▸ Data extracted from a collection:
================================

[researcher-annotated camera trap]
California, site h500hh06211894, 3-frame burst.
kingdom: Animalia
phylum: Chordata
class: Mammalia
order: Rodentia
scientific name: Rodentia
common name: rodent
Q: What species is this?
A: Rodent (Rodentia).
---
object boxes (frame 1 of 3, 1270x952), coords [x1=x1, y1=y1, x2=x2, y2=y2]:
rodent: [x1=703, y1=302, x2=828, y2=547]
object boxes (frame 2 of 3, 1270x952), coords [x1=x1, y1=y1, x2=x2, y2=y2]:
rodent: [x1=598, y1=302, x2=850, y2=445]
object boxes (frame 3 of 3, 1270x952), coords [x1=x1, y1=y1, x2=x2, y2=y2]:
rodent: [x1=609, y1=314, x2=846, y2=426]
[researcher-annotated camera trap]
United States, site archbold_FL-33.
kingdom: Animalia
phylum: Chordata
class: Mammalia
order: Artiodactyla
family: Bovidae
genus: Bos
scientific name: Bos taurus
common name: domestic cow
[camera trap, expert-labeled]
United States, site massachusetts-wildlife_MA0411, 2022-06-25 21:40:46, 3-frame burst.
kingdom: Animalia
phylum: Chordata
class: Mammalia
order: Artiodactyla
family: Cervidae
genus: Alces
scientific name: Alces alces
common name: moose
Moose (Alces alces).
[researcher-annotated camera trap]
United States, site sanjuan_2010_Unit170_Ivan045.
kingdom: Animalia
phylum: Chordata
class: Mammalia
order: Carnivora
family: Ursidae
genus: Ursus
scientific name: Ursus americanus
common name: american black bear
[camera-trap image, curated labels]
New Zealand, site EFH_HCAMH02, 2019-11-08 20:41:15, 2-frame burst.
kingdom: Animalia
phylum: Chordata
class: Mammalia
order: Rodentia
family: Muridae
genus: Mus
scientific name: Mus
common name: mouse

================================

▸ Task objective:
The expected response reproduces all of the data precisely.

▸ The answer:
[researcher-annotated camera trap]
California, site h500hh06211894, 3-frame burst.
kingdom: Animalia
phylum: Chordata
class: Mammalia
order: Rodentia
scientific name: Rodentia
common name: rodent
Q: What species is this?
A: Rodent (Rodentia).
---
object boxes (frame 1 of 3, 1270x952), coords [x1=x1, y1=y1, x2=x2, y2=y2]:
rodent: [x1=703, y1=302, x2=828, y2=547]
object boxes (frame 2 of 3, 1270x952), coords [x1=x1, y1=y1, x2=x2, y2=y2]:
rodent: [x1=598, y1=302, x2=850, y2=445]
object boxes (frame 3 of 3, 1270x952), coords [x1=x1, y1=y1, x2=x2, y2=y2]:
rodent: [x1=609, y1=314, x2=846, y2=426]
[researcher-annotated camera trap]
United States, site archbold_FL-33.
kingdom: Animalia
phylum: Chordata
class: Mammalia
order: Artiodactyla
family: Bovidae
genus: Bos
scientific name: Bos taurus
common name: domestic cow
[camera trap, expert-labeled]
United States, site massachusetts-wildlife_MA0411, 2022-06-25 21:40:46, 3-frame burst.
kingdom: Animalia
phylum: Chordata
class: Mammalia
order: Artiodactyla
family: Cervidae
genus: Alces
scientific name: Alces alces
common name: moose
Moose (Alces alces).
[researcher-annotated camera trap]
United States, site sanjuan_2010_Unit170_Ivan045.
kingdom: Animalia
phylum: Chordata
class: Mammalia
order: Carnivora
family: Ursidae
genus: Ursus
scientific name: Ursus americanus
common name: american black bear
[camera-trap image, curated labels]
New Zealand, site EFH_HCAMH02, 2019-11-08 20:41:15, 2-frame burst.
kingdom: Animalia
phylum: Chordata
class: Mammalia
order: Rodentia
family: Muridae
genus: Mus
scientific name: Mus
common name: mouse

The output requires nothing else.